Cloud and Desktop. One product.
Same product, different data policies. Entry plans coordinate; Pro and Max add selected continuity when cloud should keep working.
Cloud
Hosted runtime, no install.
- Workspace, memory, and traces stored in PACKWOLF's managed infrastructure with region selection
- Per-workspace key isolation; provider keys encrypted at rest (AES-256) and in transit (TLS 1.3)
- Audit log retention configurable per workspace, default 365 days
- BYOK across Claude, OpenAI, our in-house model, MCP servers — your keys, your provider, no markup
- SOC 2 Type I targeted within twelve months of GA
Desktop
Runs on your machine.
- Workspace, memory, and traces stored locally at ~/.packwolf/workspace/{company_slug}/*.db
- BYOK plus local LLMs — point at Ollama or LM Studio and the pipeline never leaves the machine
- Air-gappable when local LLMs are configured and web/MCP tools are disabled; mixed mode is the default
- No telemetry by default; opt-in if you want to share anonymized usage
- Managed cloud execution is opt-in and starts with selected context, not full workspace upload
Sub-processorsWhen you use Cloud without BYOK, prompts and outputs traverse the model provider you select (Anthropic for Claude, OpenAI, or our in-house model). With BYOK, calls go from your workspace directly to your provider account on your contract. Either way, we don't sell, train on, or retain your prompts. Desktop with local LLMs has no provider in the loop.
Found something? Tell us.
- Email security@packwolf.ai with details and a proof-of-concept. We respond within two business days and confirm scope before triage.
- In-scope: PACKWOLF Cloud, the Desktop bundle, the marketing site, and the public agent APIs. Out of scope: third-party model providers, MCP servers we don't ship, and any service outside packwolf.ai or ideius.com.
- We commit to good-faith handling: no legal action for research conducted in good faith inside scope, and public credit on request once a fix ships.
The questions you'll want answered first.
What's PACKWOLF's security boundary, exactly?
Tool execution. The model can want to call a tool; whether the tool runs depends on the nine-point safety gate, the approval rules, the agent's effective capability, and the operator's policy. Model intent isn't authority, execution is gated.
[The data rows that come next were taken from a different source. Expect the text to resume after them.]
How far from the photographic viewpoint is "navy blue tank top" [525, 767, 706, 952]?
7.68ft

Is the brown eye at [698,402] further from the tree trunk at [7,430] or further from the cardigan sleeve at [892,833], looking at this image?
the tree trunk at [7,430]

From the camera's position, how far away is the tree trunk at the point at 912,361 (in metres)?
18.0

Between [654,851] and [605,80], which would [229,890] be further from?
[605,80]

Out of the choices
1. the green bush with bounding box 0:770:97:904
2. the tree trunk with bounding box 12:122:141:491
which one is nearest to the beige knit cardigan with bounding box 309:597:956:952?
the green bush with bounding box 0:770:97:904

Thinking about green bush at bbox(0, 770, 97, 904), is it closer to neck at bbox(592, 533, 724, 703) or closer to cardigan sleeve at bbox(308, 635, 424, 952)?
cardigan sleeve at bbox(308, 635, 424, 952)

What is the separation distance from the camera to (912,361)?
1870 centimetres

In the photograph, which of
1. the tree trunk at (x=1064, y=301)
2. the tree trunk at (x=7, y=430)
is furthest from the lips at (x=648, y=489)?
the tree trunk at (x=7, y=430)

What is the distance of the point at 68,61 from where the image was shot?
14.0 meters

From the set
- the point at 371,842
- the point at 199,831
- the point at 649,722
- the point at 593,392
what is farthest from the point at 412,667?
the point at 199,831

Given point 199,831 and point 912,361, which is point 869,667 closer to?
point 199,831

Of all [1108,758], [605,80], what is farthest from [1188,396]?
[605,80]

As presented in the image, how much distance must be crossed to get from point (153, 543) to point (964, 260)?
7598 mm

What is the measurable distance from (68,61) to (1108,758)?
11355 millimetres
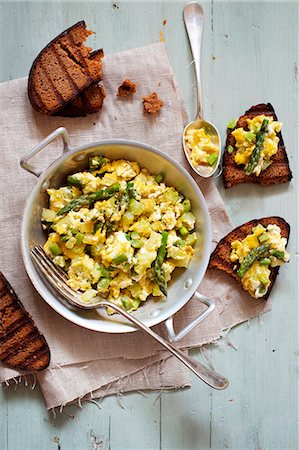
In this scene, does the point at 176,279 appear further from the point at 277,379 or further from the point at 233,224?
the point at 277,379

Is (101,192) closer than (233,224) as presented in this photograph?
Yes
Can a malicious skill or MCP server compromise PACKWOLF?
Imported skills pass three security layers (static, behavioral, LLM semantic) before they can run. Hash verification re-checks on every activation. MCP servers run in process-isolated transport with scoped tool permissions. A malicious server can't reach beyond what its declared scope allows.
How do you prevent prompt injection from recalled memories?
Boundary markers wrap every retrieved chunk so the model treats it as data. isSuspiciousContent() runs at read time on the broader behavioral-directive pattern set ('ignore previous instructions', 'from now on', 'act as', and similar). Daily logs preserve full fidelity for audit; prompts don't see the injection.
What about secrets accidentally landing in tool output?
Tool result sanitization runs before persistence. Patterns matching API keys, bearer tokens, and .env values redact to [REDACTED] before the result lands in client storage. It's a defense layer, not a substitute for not feeding secrets to tools, but it catches the common cases.
Is PACKWOLF SOC 2 / ISO certified?
Not yet. We're targeting SOC 2 Type I within twelve months of GA. The audit infrastructure (audit log, approvals, change versioning, retention policies) is already wired in, the certification is a process layer on top, not a product gap.
Where does my data live?
Your choice, mid-stride. BYOK keeps the work on Desktop with account/license management only. Basic adds cloud command-center features while private context stays on your machine. Pro and Max can run selected memories, checkpoints, and projects through managed cloud execution. For full air-gap, run Desktop with local LLMs and disable web/MCP tools.
Can I export everything and leave?
Yes. Workspace export produces a complete bundle: products, specs, agents, workflows, memory, audit log, run history. The export format is documented and stable. We don't trap data, and we don't make migration painful.